**What to work on**: From the Spark SQL bug report below, extract the passage starting at "I've verified it" and ending at "first statement failed.".

**Selected excerpt**:
I've verified it again using a distribution dowloaded from the apache spark website:

https://www.apache.org/dyn/closer.lua/spark/spark-3.0.1/spark-3.0.1-bin-hadoop2.7.tgz

This bug still can reproduce in local mode. The spark-sql should break after the first statement failed.

➜  spark-3.0.1-bin-hadoop2.7 cat 1.sql
select * from n;
select 2+2;
➜  spark-3.0.1-bin-hadoop2.7 bin/spark-sql -f 1.sql
20/11/12 11:35:28 WARN NativeCodeLoader: Unable to load native-hadoop library for your platform... using builtin-java classes where applicable
20/11/12 11:35:38 WARN HiveConf: HiveConf of name hive.stats.jdbc.timeout does not exist
20/11/12 11:35:38 WARN HiveConf: HiveConf of name hive.stats.retries.wait does not exist
20/11/12 11:35:46 WARN ObjectStore: Version information not found in metastore. hive.metastore.schema.verification is not enabled so recording the schema version 2.3.0
20/11/12 11:35:46 WARN ObjectStore: setMetaStoreSchemaVersion called but recording version is disabled: version = 2.3.0, comment = Set by MetaStore lichuanliang@10.104.16.36
Error in query: Table or view not found: n; line 1 pos 14;
'Project [*]
+- 'UnresolvedRelation [n]

4
Time taken: 4.39 seconds, Fetched 1 row(s)

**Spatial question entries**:
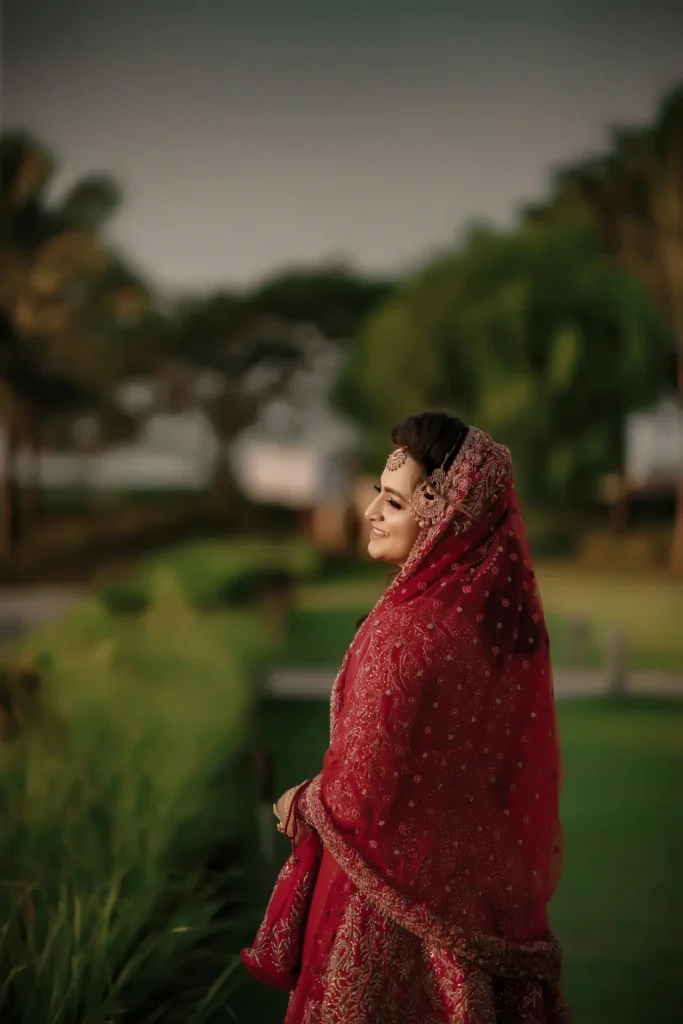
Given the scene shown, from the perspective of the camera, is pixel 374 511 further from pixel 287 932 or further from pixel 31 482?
pixel 31 482

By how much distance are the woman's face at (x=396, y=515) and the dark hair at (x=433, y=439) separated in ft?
0.05

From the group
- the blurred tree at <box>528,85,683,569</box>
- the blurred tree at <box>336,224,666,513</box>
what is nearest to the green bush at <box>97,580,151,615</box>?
the blurred tree at <box>336,224,666,513</box>

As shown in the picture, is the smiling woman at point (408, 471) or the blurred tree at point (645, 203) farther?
the blurred tree at point (645, 203)

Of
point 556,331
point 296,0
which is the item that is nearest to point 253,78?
point 296,0

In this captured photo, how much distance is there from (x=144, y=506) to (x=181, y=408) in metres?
0.37

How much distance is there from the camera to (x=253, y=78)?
129 inches

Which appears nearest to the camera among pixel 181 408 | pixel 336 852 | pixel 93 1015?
pixel 336 852

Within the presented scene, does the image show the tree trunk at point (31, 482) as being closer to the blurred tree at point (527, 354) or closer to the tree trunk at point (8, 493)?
the tree trunk at point (8, 493)

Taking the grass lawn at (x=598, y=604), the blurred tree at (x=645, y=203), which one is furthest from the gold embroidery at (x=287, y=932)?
the blurred tree at (x=645, y=203)

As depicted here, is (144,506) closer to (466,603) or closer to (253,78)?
(253,78)

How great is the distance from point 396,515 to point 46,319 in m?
2.76

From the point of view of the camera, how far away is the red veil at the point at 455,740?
1214mm

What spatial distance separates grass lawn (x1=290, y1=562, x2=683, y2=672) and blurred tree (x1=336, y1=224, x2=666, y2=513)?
28 centimetres

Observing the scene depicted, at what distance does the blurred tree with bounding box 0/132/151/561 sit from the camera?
356 cm
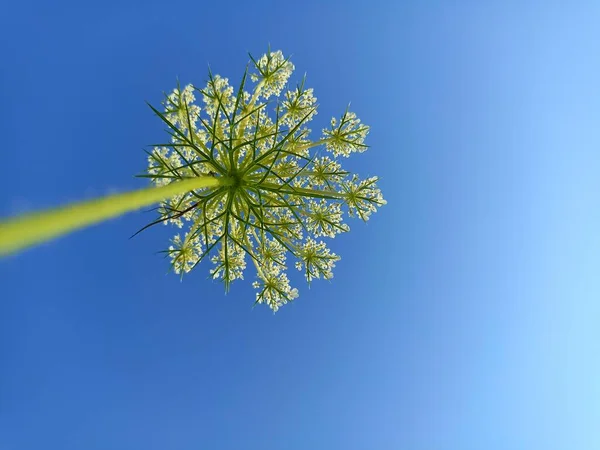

**Output for this exercise**:
I've verified it again using a distribution dowloaded from the apache spark website:

https://www.apache.org/dyn/closer.lua/spark/spark-3.0.1/spark-3.0.1-bin-hadoop2.7.tgz

This bug still can reproduce in local mode. The spark-sql should break after the first statement failed.